Accessing safe drinking water during floods in North Bihar

This season in the region is commonly referred to as – Barh (flood). For centuries local people have treated it as ‘a way of life’, and found ways to deal with it. Post independence, this ‘way of life’ gradually transformed into an assured annual devastation. The once self-sufficient communities in the flood plains have been relegated to being highly dependent on sources external to the village for their survival during floods.
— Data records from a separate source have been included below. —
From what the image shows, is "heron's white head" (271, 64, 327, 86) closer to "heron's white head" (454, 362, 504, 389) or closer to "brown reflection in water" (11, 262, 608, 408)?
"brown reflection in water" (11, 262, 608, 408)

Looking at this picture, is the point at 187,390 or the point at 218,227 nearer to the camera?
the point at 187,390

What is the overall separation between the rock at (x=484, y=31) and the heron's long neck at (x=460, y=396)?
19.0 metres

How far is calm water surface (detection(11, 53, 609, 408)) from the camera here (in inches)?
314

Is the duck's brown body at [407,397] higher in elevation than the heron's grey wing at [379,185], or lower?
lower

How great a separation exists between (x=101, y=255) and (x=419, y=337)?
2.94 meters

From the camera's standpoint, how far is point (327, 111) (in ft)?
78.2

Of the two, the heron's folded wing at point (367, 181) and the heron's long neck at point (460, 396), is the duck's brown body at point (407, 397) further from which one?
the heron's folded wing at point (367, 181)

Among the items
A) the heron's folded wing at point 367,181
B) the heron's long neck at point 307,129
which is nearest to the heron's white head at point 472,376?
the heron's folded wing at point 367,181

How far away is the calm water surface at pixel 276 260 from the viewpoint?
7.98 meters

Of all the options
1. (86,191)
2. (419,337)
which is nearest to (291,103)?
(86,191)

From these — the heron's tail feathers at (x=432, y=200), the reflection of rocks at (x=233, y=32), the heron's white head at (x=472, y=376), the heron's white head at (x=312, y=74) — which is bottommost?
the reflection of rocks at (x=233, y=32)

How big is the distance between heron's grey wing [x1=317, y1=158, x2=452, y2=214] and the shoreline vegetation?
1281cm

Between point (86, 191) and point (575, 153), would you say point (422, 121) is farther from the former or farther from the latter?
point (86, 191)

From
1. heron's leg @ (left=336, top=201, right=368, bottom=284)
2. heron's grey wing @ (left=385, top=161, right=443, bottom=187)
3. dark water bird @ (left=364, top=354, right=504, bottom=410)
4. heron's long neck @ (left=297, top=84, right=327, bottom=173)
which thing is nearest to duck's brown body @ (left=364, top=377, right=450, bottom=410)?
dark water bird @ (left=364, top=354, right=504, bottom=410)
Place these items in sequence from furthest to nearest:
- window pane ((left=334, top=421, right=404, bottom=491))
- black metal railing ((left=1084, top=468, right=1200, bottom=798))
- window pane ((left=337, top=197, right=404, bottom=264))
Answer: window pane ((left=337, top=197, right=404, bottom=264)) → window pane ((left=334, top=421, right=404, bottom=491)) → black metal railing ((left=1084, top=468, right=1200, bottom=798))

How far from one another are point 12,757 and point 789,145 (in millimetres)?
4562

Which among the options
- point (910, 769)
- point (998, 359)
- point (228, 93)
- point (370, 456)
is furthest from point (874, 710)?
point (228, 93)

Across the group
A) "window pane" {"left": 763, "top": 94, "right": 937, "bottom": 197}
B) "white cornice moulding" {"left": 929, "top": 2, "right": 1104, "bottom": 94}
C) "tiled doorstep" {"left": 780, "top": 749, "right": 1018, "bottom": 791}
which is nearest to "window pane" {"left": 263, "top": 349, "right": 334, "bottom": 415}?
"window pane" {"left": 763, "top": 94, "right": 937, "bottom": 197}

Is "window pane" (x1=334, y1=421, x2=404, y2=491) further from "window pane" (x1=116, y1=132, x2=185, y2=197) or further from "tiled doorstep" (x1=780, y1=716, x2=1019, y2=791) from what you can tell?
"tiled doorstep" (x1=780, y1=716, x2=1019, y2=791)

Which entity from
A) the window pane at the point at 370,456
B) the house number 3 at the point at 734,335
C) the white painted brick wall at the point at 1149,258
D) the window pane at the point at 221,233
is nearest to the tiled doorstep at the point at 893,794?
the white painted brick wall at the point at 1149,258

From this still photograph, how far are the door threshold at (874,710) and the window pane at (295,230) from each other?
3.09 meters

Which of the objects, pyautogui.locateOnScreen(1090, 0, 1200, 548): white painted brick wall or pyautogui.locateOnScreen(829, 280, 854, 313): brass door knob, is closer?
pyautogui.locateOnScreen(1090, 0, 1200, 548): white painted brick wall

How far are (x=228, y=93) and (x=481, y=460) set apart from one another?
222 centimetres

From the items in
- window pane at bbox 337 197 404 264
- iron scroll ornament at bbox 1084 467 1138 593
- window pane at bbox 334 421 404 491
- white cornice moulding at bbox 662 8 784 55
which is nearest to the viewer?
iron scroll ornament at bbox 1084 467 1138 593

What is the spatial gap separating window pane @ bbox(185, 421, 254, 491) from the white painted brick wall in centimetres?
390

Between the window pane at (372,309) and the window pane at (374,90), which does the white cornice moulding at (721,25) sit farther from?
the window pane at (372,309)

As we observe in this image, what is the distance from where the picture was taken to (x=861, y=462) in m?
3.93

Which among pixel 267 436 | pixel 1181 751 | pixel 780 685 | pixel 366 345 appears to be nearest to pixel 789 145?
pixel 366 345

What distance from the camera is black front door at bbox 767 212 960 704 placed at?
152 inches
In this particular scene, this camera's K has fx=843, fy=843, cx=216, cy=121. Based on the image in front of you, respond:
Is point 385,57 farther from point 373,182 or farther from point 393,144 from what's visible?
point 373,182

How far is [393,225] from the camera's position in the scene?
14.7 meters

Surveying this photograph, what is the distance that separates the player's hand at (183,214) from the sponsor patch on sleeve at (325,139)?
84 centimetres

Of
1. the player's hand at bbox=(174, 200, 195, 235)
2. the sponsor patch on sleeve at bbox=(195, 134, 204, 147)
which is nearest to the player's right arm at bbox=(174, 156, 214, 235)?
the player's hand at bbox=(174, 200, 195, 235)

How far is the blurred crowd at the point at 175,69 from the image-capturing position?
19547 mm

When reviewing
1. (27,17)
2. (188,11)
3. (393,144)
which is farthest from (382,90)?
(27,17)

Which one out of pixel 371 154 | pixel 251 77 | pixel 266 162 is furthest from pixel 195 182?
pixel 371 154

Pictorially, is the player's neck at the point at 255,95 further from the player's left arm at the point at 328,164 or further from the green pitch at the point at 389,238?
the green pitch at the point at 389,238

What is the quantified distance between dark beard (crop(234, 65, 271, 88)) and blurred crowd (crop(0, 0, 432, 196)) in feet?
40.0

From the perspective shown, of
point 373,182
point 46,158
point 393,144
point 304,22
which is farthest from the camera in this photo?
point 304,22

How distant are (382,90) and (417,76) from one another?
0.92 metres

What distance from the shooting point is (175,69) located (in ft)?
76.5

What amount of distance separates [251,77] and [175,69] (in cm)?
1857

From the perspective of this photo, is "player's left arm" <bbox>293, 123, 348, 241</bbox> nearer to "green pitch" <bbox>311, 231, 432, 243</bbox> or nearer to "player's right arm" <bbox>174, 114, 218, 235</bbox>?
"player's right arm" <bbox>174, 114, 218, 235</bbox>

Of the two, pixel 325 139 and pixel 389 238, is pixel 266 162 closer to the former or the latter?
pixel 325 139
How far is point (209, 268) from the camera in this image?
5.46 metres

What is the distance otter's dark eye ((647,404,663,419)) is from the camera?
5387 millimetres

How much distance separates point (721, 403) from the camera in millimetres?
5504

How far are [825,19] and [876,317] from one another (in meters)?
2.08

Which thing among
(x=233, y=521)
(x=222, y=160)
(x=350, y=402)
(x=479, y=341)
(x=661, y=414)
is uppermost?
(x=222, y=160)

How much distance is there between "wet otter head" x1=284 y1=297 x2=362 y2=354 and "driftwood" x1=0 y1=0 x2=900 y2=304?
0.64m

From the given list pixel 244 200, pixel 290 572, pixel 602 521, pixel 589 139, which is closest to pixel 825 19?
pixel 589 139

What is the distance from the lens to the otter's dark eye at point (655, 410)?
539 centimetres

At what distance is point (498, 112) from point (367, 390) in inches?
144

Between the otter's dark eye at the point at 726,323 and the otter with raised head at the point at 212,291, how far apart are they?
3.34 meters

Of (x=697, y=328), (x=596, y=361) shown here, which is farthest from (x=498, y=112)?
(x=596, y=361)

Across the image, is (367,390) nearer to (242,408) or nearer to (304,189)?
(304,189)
The changing face of floods in the region is characterized by frequent breaching of embankments and a more than doubling of the flood prone area between 1957 and 2002. Each successive flood has led to more devastation than ever before. Floods in 2007 devastated 25 million people; in 2004 it created havoc in the lives of 21 million people; in 1987 it affected 28.2 million populations; in 1974 it disrupted the lives of 16.39 million people. The scale of the impact of 2008 floods spanned across 993 villages in 412 panchayats located in 35 blocks of Supaul, Madhepura, Araria, Saharsa and Purnia districts. A total of 3.3 million populations were affected.

Apart from the physical and economic loss, health of the local population encounters maximum deterioration, the impact of which extends far beyond the flood period, resulting in loss of life, affecting individual efficiency levels and putting additional financial burden on an already stressed environment. The fact that this is a recurring phenomenon makes matters worse.